The primary carrier of Lyme disease is the blacklegged (or deer) tick, but don’t let the “deer” in the name fool you. These tiny ticks can latch on to any warm-blooded mammal and even some types of birds.
The tick acquires the Borrelia burgdorferi bacterium when it feeds on the blood of an animal that has been infected by the disease, and then it transmits the bacterium to the next animal it feeds on.
Once a tick attaches, it embeds its head in the skin and begins to feed. In most cases, an infected tick must feed for at least 24 hours before the bacteria is transmitted – so early removal is crucial to reduce the risk of your dog getting Lyme Disease.
Can I Catch Lyme Disease from My Dog?
Dogs are not a direct source of infection for people. Lyme disease can’t be transmitted from one pet to another, nor from pets to humans, except through tick bites. However, an infected tick could come into your house on your dog’s fur and then get on you or other family members. Other animals in the household may also be at risk.
That is why it’s extremely important to check your dog for ticks after spending any time outdoors. Spotting and removing ticks right away will help protect you both by preventing the transmission of tick-borne diseases.
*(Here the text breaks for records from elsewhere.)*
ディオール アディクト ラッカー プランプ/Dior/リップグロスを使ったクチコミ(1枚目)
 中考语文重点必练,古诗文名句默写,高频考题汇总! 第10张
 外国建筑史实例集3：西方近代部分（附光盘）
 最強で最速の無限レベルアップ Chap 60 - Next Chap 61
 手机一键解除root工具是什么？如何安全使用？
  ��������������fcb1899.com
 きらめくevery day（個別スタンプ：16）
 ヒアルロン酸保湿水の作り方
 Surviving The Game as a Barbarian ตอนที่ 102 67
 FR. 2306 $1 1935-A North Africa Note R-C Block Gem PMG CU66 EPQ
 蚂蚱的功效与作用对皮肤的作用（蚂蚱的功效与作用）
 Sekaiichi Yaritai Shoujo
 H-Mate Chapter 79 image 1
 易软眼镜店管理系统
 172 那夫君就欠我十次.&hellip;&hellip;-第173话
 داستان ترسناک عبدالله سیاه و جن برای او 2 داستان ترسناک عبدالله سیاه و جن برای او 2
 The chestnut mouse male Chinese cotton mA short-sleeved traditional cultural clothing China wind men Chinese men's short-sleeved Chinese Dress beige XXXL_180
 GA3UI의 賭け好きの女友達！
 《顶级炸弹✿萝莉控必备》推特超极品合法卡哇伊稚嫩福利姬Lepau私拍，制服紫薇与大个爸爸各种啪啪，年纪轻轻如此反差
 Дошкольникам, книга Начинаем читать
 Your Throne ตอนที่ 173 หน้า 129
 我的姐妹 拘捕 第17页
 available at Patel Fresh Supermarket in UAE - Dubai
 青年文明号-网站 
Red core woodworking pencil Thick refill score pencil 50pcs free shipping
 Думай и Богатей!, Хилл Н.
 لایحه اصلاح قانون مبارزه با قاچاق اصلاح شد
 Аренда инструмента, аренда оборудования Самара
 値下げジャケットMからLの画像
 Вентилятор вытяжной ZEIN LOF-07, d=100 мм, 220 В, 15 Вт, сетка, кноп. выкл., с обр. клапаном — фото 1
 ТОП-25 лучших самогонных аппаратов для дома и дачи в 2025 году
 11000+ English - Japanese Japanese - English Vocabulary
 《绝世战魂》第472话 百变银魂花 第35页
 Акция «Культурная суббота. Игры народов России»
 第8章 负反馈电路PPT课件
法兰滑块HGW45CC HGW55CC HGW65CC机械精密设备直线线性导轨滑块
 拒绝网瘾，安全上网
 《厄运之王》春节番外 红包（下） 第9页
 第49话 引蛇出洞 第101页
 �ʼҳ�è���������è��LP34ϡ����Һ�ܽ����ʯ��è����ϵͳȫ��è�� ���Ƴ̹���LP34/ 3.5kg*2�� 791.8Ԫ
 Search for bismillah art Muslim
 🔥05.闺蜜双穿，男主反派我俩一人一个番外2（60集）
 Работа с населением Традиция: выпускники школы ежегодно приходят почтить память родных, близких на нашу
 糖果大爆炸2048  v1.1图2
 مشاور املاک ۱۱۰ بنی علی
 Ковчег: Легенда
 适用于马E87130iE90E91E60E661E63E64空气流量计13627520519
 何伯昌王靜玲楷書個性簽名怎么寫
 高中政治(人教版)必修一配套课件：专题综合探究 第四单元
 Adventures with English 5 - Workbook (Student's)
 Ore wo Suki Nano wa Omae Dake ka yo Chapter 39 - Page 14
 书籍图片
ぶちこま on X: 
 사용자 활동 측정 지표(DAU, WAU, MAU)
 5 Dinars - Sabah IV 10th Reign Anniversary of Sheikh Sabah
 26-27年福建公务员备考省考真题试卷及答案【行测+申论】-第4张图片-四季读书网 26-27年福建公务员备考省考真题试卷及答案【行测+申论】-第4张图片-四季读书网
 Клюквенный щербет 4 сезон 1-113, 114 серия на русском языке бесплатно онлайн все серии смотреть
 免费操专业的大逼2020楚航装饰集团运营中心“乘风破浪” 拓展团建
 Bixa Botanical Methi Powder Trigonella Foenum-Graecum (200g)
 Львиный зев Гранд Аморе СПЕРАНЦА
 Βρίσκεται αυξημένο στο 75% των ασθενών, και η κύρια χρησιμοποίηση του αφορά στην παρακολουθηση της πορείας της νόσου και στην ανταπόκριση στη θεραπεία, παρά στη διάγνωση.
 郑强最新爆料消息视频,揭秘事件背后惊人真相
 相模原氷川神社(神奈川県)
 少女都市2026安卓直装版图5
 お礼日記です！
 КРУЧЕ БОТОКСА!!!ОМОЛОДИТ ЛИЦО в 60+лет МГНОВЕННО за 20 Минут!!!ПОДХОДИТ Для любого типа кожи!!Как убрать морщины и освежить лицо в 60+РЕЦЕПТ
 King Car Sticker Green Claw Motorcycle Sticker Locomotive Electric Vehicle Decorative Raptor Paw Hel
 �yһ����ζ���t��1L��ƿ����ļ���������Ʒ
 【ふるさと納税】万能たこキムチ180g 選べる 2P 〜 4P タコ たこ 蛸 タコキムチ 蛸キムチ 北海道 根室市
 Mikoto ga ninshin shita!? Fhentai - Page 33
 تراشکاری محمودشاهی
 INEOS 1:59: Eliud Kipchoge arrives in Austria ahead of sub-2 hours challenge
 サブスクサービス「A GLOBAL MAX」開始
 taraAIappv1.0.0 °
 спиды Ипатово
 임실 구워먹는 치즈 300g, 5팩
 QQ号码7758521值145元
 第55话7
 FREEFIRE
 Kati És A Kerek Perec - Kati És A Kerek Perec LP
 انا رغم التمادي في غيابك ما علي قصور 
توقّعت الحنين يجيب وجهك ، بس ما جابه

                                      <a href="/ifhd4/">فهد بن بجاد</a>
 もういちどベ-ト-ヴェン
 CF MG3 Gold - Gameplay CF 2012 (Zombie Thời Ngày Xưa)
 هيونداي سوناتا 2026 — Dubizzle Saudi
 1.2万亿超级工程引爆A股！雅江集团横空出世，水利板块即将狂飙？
Lyme Disease: Signs & Symptoms
The reason why it’s so important to check your dog for ticks is because your pet may not show signs or symptoms of Lyme disease for weeks or even months after an infected tick bites them – and many dogs that are infected sometimes don’t show signs of the illness at all. But if undetected and left untreated, the disease can cause your pet paralysis, kidney failure, serious cardiac and neurological effects, and even death.
To check your dog for ticks, run your fingers through your pet’s fur with a gentle pressure to feel for any small bumps. Ticks are tiny, so they may be difficult to spot visually, but if you run your fingertips over one, it may feel like a small bump or scab. Pay particular attention to the following areas: head and ears (inside and out), under the collar, between the toes, around the tail, under the front legs, between the back legs.
Signs and symptoms of Lyme disease typically include:
- Loss of appetite
- Low energy
- Lameness (can be shifting, intermittent, and recurring)
- Generalized stiffness, discomfort or pain
- Swelling of joints or joint pain
The good news? The infection that can cause Lyme disease is preventable.
The best way to protect your dog is to take preventative measures such as avoiding areas where ticks may be found, checking your pet for ticks after spending time outdoors, and using a monthly topical treatment such as K9 Praventa 360. In addition to repelling ticks, K9 Praventa 360 kills adult ticks on contact, so your dog doesn’t have to be bitten for the treatment to work.
Here are a few additional suggestions to help keep you and your pet safe:
- Inspect you and your dog daily for ticks after walks through the woods or grassy settings.
- Wear light coloured clothing (to help make the ticks more visible). Tuck your pants into your socks when walking through grassy areas, and if walking in the woods wear a hat and other protective clothing.
- Stay on marked trails and cleared paths where possible.
- Ticks prefer warm, dark hiding places. Mow your lawn regularly and keep your yard free of leaf piles and litter. Use wood chips or gravel between lawns and wooded areas – this acts as a barrier to prevent ticks from crossing into the yard. Stack woodpiles neatly in an area exposed to the sun.
If you find ticks, remove them immediately with tweezers and don’t forget to perform a daily tick-check on any other household pets. The quicker you find and remove them, the less chances your pet will contract a tick-borne illness.